## [Document text]
- - - - - - -
Threaded planet computation (and a few more speedups) #3847

gzotti · 2024-08-09T22:31:27Z

Description

This is a revamped version of #3794 which was too experimental and is hereby superseded. (The attempted trial of using std::transform_reduce() showed useless.)

All SolarSystem object (SSO) computations so far were run on the main thread. This branch allows splitting the SSO position loop onto several threads. Likewise, the far-to-near sorting can be split. This is useful in case of thousands of objects. Given the complexity of drawing commands, there is not much use for more than 4 additional worker threads even for 25.000 objects. The additional threads can be configured or even suppressed in GUI.

Further, using the Intel VTune profiler, I have identified a series of sometimes surprising inefficiencies addressed in the later commits of this PR.

With 27.701 SSO objects with some default setting (Preetham atmosphere, a few gridlines, stars, landscape), this improves framerate from about 6 (V24.2) to about 18.
- - - - - - -
## [Stored rows]

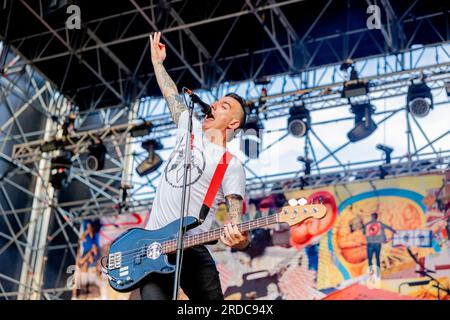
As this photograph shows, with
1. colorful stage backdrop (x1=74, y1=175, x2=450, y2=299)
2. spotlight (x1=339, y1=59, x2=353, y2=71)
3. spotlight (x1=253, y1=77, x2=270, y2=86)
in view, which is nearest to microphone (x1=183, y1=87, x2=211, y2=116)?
colorful stage backdrop (x1=74, y1=175, x2=450, y2=299)

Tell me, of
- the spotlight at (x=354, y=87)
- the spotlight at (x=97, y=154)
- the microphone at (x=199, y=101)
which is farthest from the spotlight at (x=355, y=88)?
the microphone at (x=199, y=101)

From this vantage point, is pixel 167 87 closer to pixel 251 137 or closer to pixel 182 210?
pixel 182 210

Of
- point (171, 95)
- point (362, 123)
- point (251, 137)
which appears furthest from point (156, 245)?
point (362, 123)

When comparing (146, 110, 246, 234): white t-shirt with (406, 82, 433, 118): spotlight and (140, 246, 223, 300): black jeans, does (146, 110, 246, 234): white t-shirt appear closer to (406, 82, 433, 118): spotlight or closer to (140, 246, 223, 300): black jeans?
(140, 246, 223, 300): black jeans

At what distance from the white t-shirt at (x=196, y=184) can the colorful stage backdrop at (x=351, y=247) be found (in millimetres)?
7135

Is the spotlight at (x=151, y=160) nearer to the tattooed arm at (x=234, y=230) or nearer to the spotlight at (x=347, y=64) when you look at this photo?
the spotlight at (x=347, y=64)

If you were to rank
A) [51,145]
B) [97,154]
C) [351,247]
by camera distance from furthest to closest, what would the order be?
[51,145], [97,154], [351,247]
- - - - - - -
## [What to do]
Set down the part of the threaded planet computation post above that runs between "gzotti · 2024-08-09T22:31:27Z" and "suppressed in GUI.", inclusive, copying it word for word.

## [Response]
gzotti · 2024-08-09T22:31:27Z

Description

This is a revamped version of #3794 which was too experimental and is hereby superseded. (The attempted trial of using std::transform_reduce() showed useless.)

All SolarSystem object (SSO) computations so far were run on the main thread. This branch allows splitting the SSO position loop onto several threads. Likewise, the far-to-near sorting can be split. This is useful in case of thousands of objects. Given the complexity of drawing commands, there is not much use for more than 4 additional worker threads even for 25.000 objects. The additional threads can be configured or even suppressed in GUI.